Debezium Connector 설정

{
  "name": "outbox-connector",
  "config": {
    "connector.class": "io.debezium.connector.postgresql.PostgresConnector",
    "database.hostname": "postgres",
    "database.port": "5432",
    "database.user": "postgres",
    "database.password": "postgres",
    "database.dbname": "orderdb",
    "database.server.name": "orderdb",
    "table.include.list": "public.outbox_events",
    "transforms": "outbox",
    "transforms.outbox.type": "io.debezium.transforms.outbox.EventRouter",
    "transforms.outbox.table.field.event.id": "id",
    "transforms.outbox.table.field.event.key": "aggregate_id",
    "transforms.outbox.table.field.event.type": "event_type",
    "transforms.outbox.table.field.event.payload": "payload",
    "transforms.outbox.route.topic.replacement": "${routedByValue}-events",
    "transforms.outbox.table.fields.additional.placement": "aggregate_type:header:aggregateType"
  }
}

Connector 등록

curl -X POST http://localhost:8083/connectors \
  -H "Content-Type: application/json" \
  -d @outbox-connector.json

Debezium Outbox Event Router

Debezium의 Outbox Event Router는 outbox 테이블의 레코드를 자동으로 적절한 토픽으로 라우팅합니다.

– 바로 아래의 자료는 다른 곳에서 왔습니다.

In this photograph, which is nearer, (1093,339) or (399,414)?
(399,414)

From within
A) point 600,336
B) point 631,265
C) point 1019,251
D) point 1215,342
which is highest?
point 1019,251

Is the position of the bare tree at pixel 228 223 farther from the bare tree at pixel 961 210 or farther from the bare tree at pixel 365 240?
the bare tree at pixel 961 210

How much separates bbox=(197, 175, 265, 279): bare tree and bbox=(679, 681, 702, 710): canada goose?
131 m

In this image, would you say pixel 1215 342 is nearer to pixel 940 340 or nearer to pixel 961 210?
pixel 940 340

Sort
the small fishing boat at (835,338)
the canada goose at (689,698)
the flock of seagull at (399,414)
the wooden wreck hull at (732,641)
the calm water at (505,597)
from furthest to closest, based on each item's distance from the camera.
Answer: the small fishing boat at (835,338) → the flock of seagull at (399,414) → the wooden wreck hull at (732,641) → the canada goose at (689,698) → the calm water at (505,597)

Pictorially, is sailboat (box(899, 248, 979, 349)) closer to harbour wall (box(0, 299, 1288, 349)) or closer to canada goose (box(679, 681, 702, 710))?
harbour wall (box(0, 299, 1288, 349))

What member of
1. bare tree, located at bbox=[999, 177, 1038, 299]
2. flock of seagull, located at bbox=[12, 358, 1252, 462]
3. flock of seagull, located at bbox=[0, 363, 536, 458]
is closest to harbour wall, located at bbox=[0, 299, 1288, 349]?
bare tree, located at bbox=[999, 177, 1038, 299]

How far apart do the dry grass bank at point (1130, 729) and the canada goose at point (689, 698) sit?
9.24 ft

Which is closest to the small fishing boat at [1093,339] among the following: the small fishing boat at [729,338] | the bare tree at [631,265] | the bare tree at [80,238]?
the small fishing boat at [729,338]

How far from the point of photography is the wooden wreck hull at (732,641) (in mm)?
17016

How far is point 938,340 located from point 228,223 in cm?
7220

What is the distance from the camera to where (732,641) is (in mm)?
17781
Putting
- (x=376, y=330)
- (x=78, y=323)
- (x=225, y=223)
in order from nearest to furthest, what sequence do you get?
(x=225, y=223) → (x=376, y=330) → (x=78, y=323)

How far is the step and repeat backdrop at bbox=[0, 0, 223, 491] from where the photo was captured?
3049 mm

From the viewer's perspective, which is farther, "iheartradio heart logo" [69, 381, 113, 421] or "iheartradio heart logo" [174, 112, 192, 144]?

// Outbox 테이블 구조 (Debezium용)
@Entity
@Table(name = "outbox_events")
class OutboxEvent(
    @Id
    val id: UUID = UUID.randomUUID(),

    @Column(name = "aggregate_type", nullable = false)
    val aggregateType: String,

    @Column(name = "aggregate_id", nullable = false)
    val aggregateId: String,

    @Column(name = "event_type", nullable = false)
    val eventType: String,

    @Column(columnDefinition = "JSONB", nullable = false)
    val payload: String
)

Service Layer (CDC 방식)

@Service
class OrderService(
    private val orderRepository: OrderRepository,
    private val outboxRepository: OutboxRepository,
    private val objectMapper: ObjectMapper
) {
    @Transactional
    fun createOrder(command: CreateOrderCommand): Order {
        val order = orderRepository.save(Order.create(command))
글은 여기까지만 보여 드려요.